One particular aspect of electronics I embrace is its modularity; similar to an ecosystem, electronics have parts that are dependent on each other, and this can be brutally exploited to an artist’s advantage. You can, for instance – speaking in terms of sound – entirely skip the compositional process (such as an algorithmic composition or a fixed linear piece) and instead rely on strategies of sonification and visualisation of the inner workings of the electronic ecosystem. Sonification in itself is an interesting beast, and it is conventionally used as a means to translate a system’s process into something humans can understand, such as an alarm on a control panel.2 In the context of art, translating raw data into acoustic signals can be exciting and lead to unpredictable results, but it can also end up far beyond the range of what anyone – musician, engineer, or audience alike – can endure for a prolonged period of time. But all in all, it can provide a deeper insight into how a system functions, and from an educational standpoint, it serves as a valuable analytical tool for comprehending how electronic signal paths are interconnected.

Eirik Brandal, plubee (2020) electronic sound sculpture. Photo by Eirik Brandal

This transparency between machine and audience could be further enhanced by adding means of interaction through sensors. In this context, the sculpture doesn't need to transform into a traditional instrument; instead, the sensors can serve as a means to facilitate dialogue. Participating parties in this dialogue don’t necessarily have to be of human origin, either. The electronic ecosystem discussed earlier could be expanded on, with multiple sculptures communicating using OSC (Open Sound Control) 3 – a protocol frequently used to interconnect audiovisual systems on a network – each playing a vital role in the larger ecosystem. While interaction of this kind constitutes a valid compositional strategy – and could perhaps be appropriately labeled as “performative” – there is also another dimension to it in the form of “peculiar machine conduct”, where certain quirks of the apparatus are enhanced.

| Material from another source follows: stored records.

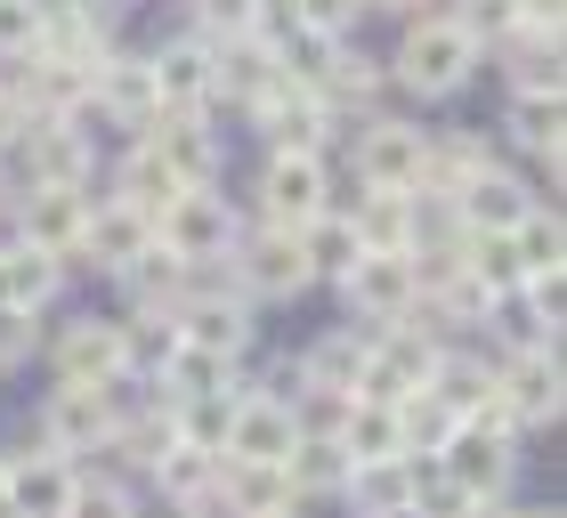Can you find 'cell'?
Returning <instances> with one entry per match:
<instances>
[{
	"label": "cell",
	"instance_id": "29",
	"mask_svg": "<svg viewBox=\"0 0 567 518\" xmlns=\"http://www.w3.org/2000/svg\"><path fill=\"white\" fill-rule=\"evenodd\" d=\"M398 429H405V454H437L462 429V413L437 397V388H414V397H398Z\"/></svg>",
	"mask_w": 567,
	"mask_h": 518
},
{
	"label": "cell",
	"instance_id": "30",
	"mask_svg": "<svg viewBox=\"0 0 567 518\" xmlns=\"http://www.w3.org/2000/svg\"><path fill=\"white\" fill-rule=\"evenodd\" d=\"M300 259H308V276H349L365 251H357V227H349V219L317 211V219L300 227Z\"/></svg>",
	"mask_w": 567,
	"mask_h": 518
},
{
	"label": "cell",
	"instance_id": "46",
	"mask_svg": "<svg viewBox=\"0 0 567 518\" xmlns=\"http://www.w3.org/2000/svg\"><path fill=\"white\" fill-rule=\"evenodd\" d=\"M381 9H414V0H381Z\"/></svg>",
	"mask_w": 567,
	"mask_h": 518
},
{
	"label": "cell",
	"instance_id": "27",
	"mask_svg": "<svg viewBox=\"0 0 567 518\" xmlns=\"http://www.w3.org/2000/svg\"><path fill=\"white\" fill-rule=\"evenodd\" d=\"M349 495L357 518H414V462H357Z\"/></svg>",
	"mask_w": 567,
	"mask_h": 518
},
{
	"label": "cell",
	"instance_id": "37",
	"mask_svg": "<svg viewBox=\"0 0 567 518\" xmlns=\"http://www.w3.org/2000/svg\"><path fill=\"white\" fill-rule=\"evenodd\" d=\"M511 251H519V276H559V219L527 211L511 227Z\"/></svg>",
	"mask_w": 567,
	"mask_h": 518
},
{
	"label": "cell",
	"instance_id": "5",
	"mask_svg": "<svg viewBox=\"0 0 567 518\" xmlns=\"http://www.w3.org/2000/svg\"><path fill=\"white\" fill-rule=\"evenodd\" d=\"M300 446V422H292V397H244L236 422H227V462H268V470H284Z\"/></svg>",
	"mask_w": 567,
	"mask_h": 518
},
{
	"label": "cell",
	"instance_id": "11",
	"mask_svg": "<svg viewBox=\"0 0 567 518\" xmlns=\"http://www.w3.org/2000/svg\"><path fill=\"white\" fill-rule=\"evenodd\" d=\"M284 82V58H276V41L268 33H227L219 49H212V90H227V97H260Z\"/></svg>",
	"mask_w": 567,
	"mask_h": 518
},
{
	"label": "cell",
	"instance_id": "47",
	"mask_svg": "<svg viewBox=\"0 0 567 518\" xmlns=\"http://www.w3.org/2000/svg\"><path fill=\"white\" fill-rule=\"evenodd\" d=\"M0 486H9V454H0Z\"/></svg>",
	"mask_w": 567,
	"mask_h": 518
},
{
	"label": "cell",
	"instance_id": "49",
	"mask_svg": "<svg viewBox=\"0 0 567 518\" xmlns=\"http://www.w3.org/2000/svg\"><path fill=\"white\" fill-rule=\"evenodd\" d=\"M276 518H292V510H276Z\"/></svg>",
	"mask_w": 567,
	"mask_h": 518
},
{
	"label": "cell",
	"instance_id": "18",
	"mask_svg": "<svg viewBox=\"0 0 567 518\" xmlns=\"http://www.w3.org/2000/svg\"><path fill=\"white\" fill-rule=\"evenodd\" d=\"M90 90L106 97V114L131 122V130H146L154 114H163V97H154V65H146V58H97Z\"/></svg>",
	"mask_w": 567,
	"mask_h": 518
},
{
	"label": "cell",
	"instance_id": "1",
	"mask_svg": "<svg viewBox=\"0 0 567 518\" xmlns=\"http://www.w3.org/2000/svg\"><path fill=\"white\" fill-rule=\"evenodd\" d=\"M471 65H478V41L462 33L454 17H422L414 33H405V49H398V82L422 90V97H454L471 82Z\"/></svg>",
	"mask_w": 567,
	"mask_h": 518
},
{
	"label": "cell",
	"instance_id": "43",
	"mask_svg": "<svg viewBox=\"0 0 567 518\" xmlns=\"http://www.w3.org/2000/svg\"><path fill=\"white\" fill-rule=\"evenodd\" d=\"M24 349H33V317H24V308H0V365H17Z\"/></svg>",
	"mask_w": 567,
	"mask_h": 518
},
{
	"label": "cell",
	"instance_id": "20",
	"mask_svg": "<svg viewBox=\"0 0 567 518\" xmlns=\"http://www.w3.org/2000/svg\"><path fill=\"white\" fill-rule=\"evenodd\" d=\"M178 341H187V349H212V356H236V349L251 341V317H244V300H227V292L178 300Z\"/></svg>",
	"mask_w": 567,
	"mask_h": 518
},
{
	"label": "cell",
	"instance_id": "13",
	"mask_svg": "<svg viewBox=\"0 0 567 518\" xmlns=\"http://www.w3.org/2000/svg\"><path fill=\"white\" fill-rule=\"evenodd\" d=\"M357 170H365V187L405 195V187H414V170H422V130H405V122H373L365 138H357Z\"/></svg>",
	"mask_w": 567,
	"mask_h": 518
},
{
	"label": "cell",
	"instance_id": "28",
	"mask_svg": "<svg viewBox=\"0 0 567 518\" xmlns=\"http://www.w3.org/2000/svg\"><path fill=\"white\" fill-rule=\"evenodd\" d=\"M49 292H58V259H41V251H24V244L0 251V308H24V317H33Z\"/></svg>",
	"mask_w": 567,
	"mask_h": 518
},
{
	"label": "cell",
	"instance_id": "24",
	"mask_svg": "<svg viewBox=\"0 0 567 518\" xmlns=\"http://www.w3.org/2000/svg\"><path fill=\"white\" fill-rule=\"evenodd\" d=\"M244 283H251V292H268V300H284V292H300V283H308V259H300L292 227H268V236L244 244Z\"/></svg>",
	"mask_w": 567,
	"mask_h": 518
},
{
	"label": "cell",
	"instance_id": "16",
	"mask_svg": "<svg viewBox=\"0 0 567 518\" xmlns=\"http://www.w3.org/2000/svg\"><path fill=\"white\" fill-rule=\"evenodd\" d=\"M260 122H268L276 154H317V146H324V106H317V90L292 82V73L260 97Z\"/></svg>",
	"mask_w": 567,
	"mask_h": 518
},
{
	"label": "cell",
	"instance_id": "39",
	"mask_svg": "<svg viewBox=\"0 0 567 518\" xmlns=\"http://www.w3.org/2000/svg\"><path fill=\"white\" fill-rule=\"evenodd\" d=\"M414 510H422V518H462V510H471V495H462L446 470H422V462H414Z\"/></svg>",
	"mask_w": 567,
	"mask_h": 518
},
{
	"label": "cell",
	"instance_id": "34",
	"mask_svg": "<svg viewBox=\"0 0 567 518\" xmlns=\"http://www.w3.org/2000/svg\"><path fill=\"white\" fill-rule=\"evenodd\" d=\"M163 381H171V397H227V356H212V349H187L178 341L171 349V365H163Z\"/></svg>",
	"mask_w": 567,
	"mask_h": 518
},
{
	"label": "cell",
	"instance_id": "25",
	"mask_svg": "<svg viewBox=\"0 0 567 518\" xmlns=\"http://www.w3.org/2000/svg\"><path fill=\"white\" fill-rule=\"evenodd\" d=\"M146 65H154V97H163L171 114H195L203 97H212V49L178 41V49H163V58H146Z\"/></svg>",
	"mask_w": 567,
	"mask_h": 518
},
{
	"label": "cell",
	"instance_id": "32",
	"mask_svg": "<svg viewBox=\"0 0 567 518\" xmlns=\"http://www.w3.org/2000/svg\"><path fill=\"white\" fill-rule=\"evenodd\" d=\"M511 138L559 178V97H519V106H511Z\"/></svg>",
	"mask_w": 567,
	"mask_h": 518
},
{
	"label": "cell",
	"instance_id": "3",
	"mask_svg": "<svg viewBox=\"0 0 567 518\" xmlns=\"http://www.w3.org/2000/svg\"><path fill=\"white\" fill-rule=\"evenodd\" d=\"M122 422H114V381H65L58 397L41 405V437L58 454H82V446H97V437H114Z\"/></svg>",
	"mask_w": 567,
	"mask_h": 518
},
{
	"label": "cell",
	"instance_id": "10",
	"mask_svg": "<svg viewBox=\"0 0 567 518\" xmlns=\"http://www.w3.org/2000/svg\"><path fill=\"white\" fill-rule=\"evenodd\" d=\"M146 154L178 178V187H212V163H219L212 130H203L195 114H154L146 122Z\"/></svg>",
	"mask_w": 567,
	"mask_h": 518
},
{
	"label": "cell",
	"instance_id": "23",
	"mask_svg": "<svg viewBox=\"0 0 567 518\" xmlns=\"http://www.w3.org/2000/svg\"><path fill=\"white\" fill-rule=\"evenodd\" d=\"M219 495H227V518H276L292 510V478L268 470V462H219Z\"/></svg>",
	"mask_w": 567,
	"mask_h": 518
},
{
	"label": "cell",
	"instance_id": "45",
	"mask_svg": "<svg viewBox=\"0 0 567 518\" xmlns=\"http://www.w3.org/2000/svg\"><path fill=\"white\" fill-rule=\"evenodd\" d=\"M462 518H511V510H495V503H471V510H462Z\"/></svg>",
	"mask_w": 567,
	"mask_h": 518
},
{
	"label": "cell",
	"instance_id": "4",
	"mask_svg": "<svg viewBox=\"0 0 567 518\" xmlns=\"http://www.w3.org/2000/svg\"><path fill=\"white\" fill-rule=\"evenodd\" d=\"M341 283H349V308H357L365 324H381V332L405 324V317H414V300H422V292H414V268H405V251H365Z\"/></svg>",
	"mask_w": 567,
	"mask_h": 518
},
{
	"label": "cell",
	"instance_id": "14",
	"mask_svg": "<svg viewBox=\"0 0 567 518\" xmlns=\"http://www.w3.org/2000/svg\"><path fill=\"white\" fill-rule=\"evenodd\" d=\"M65 495H73V470L58 454H33V462H9L0 510H9V518H65Z\"/></svg>",
	"mask_w": 567,
	"mask_h": 518
},
{
	"label": "cell",
	"instance_id": "2",
	"mask_svg": "<svg viewBox=\"0 0 567 518\" xmlns=\"http://www.w3.org/2000/svg\"><path fill=\"white\" fill-rule=\"evenodd\" d=\"M154 244H163L178 268H203V259H219L236 244V219H227V203L212 187H187V195H171L163 211H154Z\"/></svg>",
	"mask_w": 567,
	"mask_h": 518
},
{
	"label": "cell",
	"instance_id": "21",
	"mask_svg": "<svg viewBox=\"0 0 567 518\" xmlns=\"http://www.w3.org/2000/svg\"><path fill=\"white\" fill-rule=\"evenodd\" d=\"M495 397L511 405V422H559V356L551 349H527L519 365L495 381Z\"/></svg>",
	"mask_w": 567,
	"mask_h": 518
},
{
	"label": "cell",
	"instance_id": "50",
	"mask_svg": "<svg viewBox=\"0 0 567 518\" xmlns=\"http://www.w3.org/2000/svg\"><path fill=\"white\" fill-rule=\"evenodd\" d=\"M0 518H9V510H0Z\"/></svg>",
	"mask_w": 567,
	"mask_h": 518
},
{
	"label": "cell",
	"instance_id": "6",
	"mask_svg": "<svg viewBox=\"0 0 567 518\" xmlns=\"http://www.w3.org/2000/svg\"><path fill=\"white\" fill-rule=\"evenodd\" d=\"M82 227H90V195L82 187H33L24 195V251L73 259L82 251Z\"/></svg>",
	"mask_w": 567,
	"mask_h": 518
},
{
	"label": "cell",
	"instance_id": "19",
	"mask_svg": "<svg viewBox=\"0 0 567 518\" xmlns=\"http://www.w3.org/2000/svg\"><path fill=\"white\" fill-rule=\"evenodd\" d=\"M58 381H122V324H65L58 332Z\"/></svg>",
	"mask_w": 567,
	"mask_h": 518
},
{
	"label": "cell",
	"instance_id": "33",
	"mask_svg": "<svg viewBox=\"0 0 567 518\" xmlns=\"http://www.w3.org/2000/svg\"><path fill=\"white\" fill-rule=\"evenodd\" d=\"M284 478H292V495L308 486V495H324V486H349V454L332 446V437H300L292 462H284Z\"/></svg>",
	"mask_w": 567,
	"mask_h": 518
},
{
	"label": "cell",
	"instance_id": "41",
	"mask_svg": "<svg viewBox=\"0 0 567 518\" xmlns=\"http://www.w3.org/2000/svg\"><path fill=\"white\" fill-rule=\"evenodd\" d=\"M41 33V0H0V58H33Z\"/></svg>",
	"mask_w": 567,
	"mask_h": 518
},
{
	"label": "cell",
	"instance_id": "40",
	"mask_svg": "<svg viewBox=\"0 0 567 518\" xmlns=\"http://www.w3.org/2000/svg\"><path fill=\"white\" fill-rule=\"evenodd\" d=\"M65 518H131V495H122V486H106V478H73Z\"/></svg>",
	"mask_w": 567,
	"mask_h": 518
},
{
	"label": "cell",
	"instance_id": "42",
	"mask_svg": "<svg viewBox=\"0 0 567 518\" xmlns=\"http://www.w3.org/2000/svg\"><path fill=\"white\" fill-rule=\"evenodd\" d=\"M454 24H462L471 41H478V33H511V24H519V0H471Z\"/></svg>",
	"mask_w": 567,
	"mask_h": 518
},
{
	"label": "cell",
	"instance_id": "48",
	"mask_svg": "<svg viewBox=\"0 0 567 518\" xmlns=\"http://www.w3.org/2000/svg\"><path fill=\"white\" fill-rule=\"evenodd\" d=\"M97 9H122V0H97Z\"/></svg>",
	"mask_w": 567,
	"mask_h": 518
},
{
	"label": "cell",
	"instance_id": "44",
	"mask_svg": "<svg viewBox=\"0 0 567 518\" xmlns=\"http://www.w3.org/2000/svg\"><path fill=\"white\" fill-rule=\"evenodd\" d=\"M24 122H33V114H24V106H17V90H0V154H9V146H17V130H24Z\"/></svg>",
	"mask_w": 567,
	"mask_h": 518
},
{
	"label": "cell",
	"instance_id": "36",
	"mask_svg": "<svg viewBox=\"0 0 567 518\" xmlns=\"http://www.w3.org/2000/svg\"><path fill=\"white\" fill-rule=\"evenodd\" d=\"M171 195H187V187H178V178H171V170H163V163H154V154L138 146L131 163H122V203H131V211H146V219H154V211H163Z\"/></svg>",
	"mask_w": 567,
	"mask_h": 518
},
{
	"label": "cell",
	"instance_id": "35",
	"mask_svg": "<svg viewBox=\"0 0 567 518\" xmlns=\"http://www.w3.org/2000/svg\"><path fill=\"white\" fill-rule=\"evenodd\" d=\"M154 478H163V495H178V503H203V495H212V478H219V454L171 446L163 462H154Z\"/></svg>",
	"mask_w": 567,
	"mask_h": 518
},
{
	"label": "cell",
	"instance_id": "9",
	"mask_svg": "<svg viewBox=\"0 0 567 518\" xmlns=\"http://www.w3.org/2000/svg\"><path fill=\"white\" fill-rule=\"evenodd\" d=\"M17 170L33 178V187H82V130H65V122H24L17 130Z\"/></svg>",
	"mask_w": 567,
	"mask_h": 518
},
{
	"label": "cell",
	"instance_id": "7",
	"mask_svg": "<svg viewBox=\"0 0 567 518\" xmlns=\"http://www.w3.org/2000/svg\"><path fill=\"white\" fill-rule=\"evenodd\" d=\"M33 58L73 65V73H97V58H106L97 9H82V0H49V9H41V33H33Z\"/></svg>",
	"mask_w": 567,
	"mask_h": 518
},
{
	"label": "cell",
	"instance_id": "17",
	"mask_svg": "<svg viewBox=\"0 0 567 518\" xmlns=\"http://www.w3.org/2000/svg\"><path fill=\"white\" fill-rule=\"evenodd\" d=\"M146 244H154V219H146V211H131L122 195H114V203H97L90 227H82V251L97 259V268H114V276L131 268V259H138Z\"/></svg>",
	"mask_w": 567,
	"mask_h": 518
},
{
	"label": "cell",
	"instance_id": "38",
	"mask_svg": "<svg viewBox=\"0 0 567 518\" xmlns=\"http://www.w3.org/2000/svg\"><path fill=\"white\" fill-rule=\"evenodd\" d=\"M122 276L138 283V308H163V300H178V259H171L163 244H146V251H138Z\"/></svg>",
	"mask_w": 567,
	"mask_h": 518
},
{
	"label": "cell",
	"instance_id": "15",
	"mask_svg": "<svg viewBox=\"0 0 567 518\" xmlns=\"http://www.w3.org/2000/svg\"><path fill=\"white\" fill-rule=\"evenodd\" d=\"M527 211H535L527 187H519V178H503V170H478L471 187L454 195V219L471 227V236H511V227H519Z\"/></svg>",
	"mask_w": 567,
	"mask_h": 518
},
{
	"label": "cell",
	"instance_id": "12",
	"mask_svg": "<svg viewBox=\"0 0 567 518\" xmlns=\"http://www.w3.org/2000/svg\"><path fill=\"white\" fill-rule=\"evenodd\" d=\"M260 195H268V227H300L324 211V170H317V154H276L268 178H260Z\"/></svg>",
	"mask_w": 567,
	"mask_h": 518
},
{
	"label": "cell",
	"instance_id": "8",
	"mask_svg": "<svg viewBox=\"0 0 567 518\" xmlns=\"http://www.w3.org/2000/svg\"><path fill=\"white\" fill-rule=\"evenodd\" d=\"M437 454H446V478H454L471 503H495L503 486H511V437H486V429H471V422H462V429H454Z\"/></svg>",
	"mask_w": 567,
	"mask_h": 518
},
{
	"label": "cell",
	"instance_id": "31",
	"mask_svg": "<svg viewBox=\"0 0 567 518\" xmlns=\"http://www.w3.org/2000/svg\"><path fill=\"white\" fill-rule=\"evenodd\" d=\"M365 349L357 332H332V341H317V356L300 365V388H357V373H365Z\"/></svg>",
	"mask_w": 567,
	"mask_h": 518
},
{
	"label": "cell",
	"instance_id": "22",
	"mask_svg": "<svg viewBox=\"0 0 567 518\" xmlns=\"http://www.w3.org/2000/svg\"><path fill=\"white\" fill-rule=\"evenodd\" d=\"M357 251H414L422 244V211H414V195H381L365 187V203H357Z\"/></svg>",
	"mask_w": 567,
	"mask_h": 518
},
{
	"label": "cell",
	"instance_id": "26",
	"mask_svg": "<svg viewBox=\"0 0 567 518\" xmlns=\"http://www.w3.org/2000/svg\"><path fill=\"white\" fill-rule=\"evenodd\" d=\"M341 454H349V470H357V462H405V429H398V405H365V397H349V422H341Z\"/></svg>",
	"mask_w": 567,
	"mask_h": 518
}]
</instances>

Besides an undisclosed project I’m working on right now, where literal motion within the sculpture is hyper-amplified, faults or unintended behaviour can be incorporated as an “improvisational” layer, for example sounds you have little to no semblance of control over. These external (or internal) influences can be either embraced or removed, depending on their auditory quality. I would, however, readily exclude interference caused by inadequate grounding as an improvisational element. It always rears its ugly head if you leave the door open.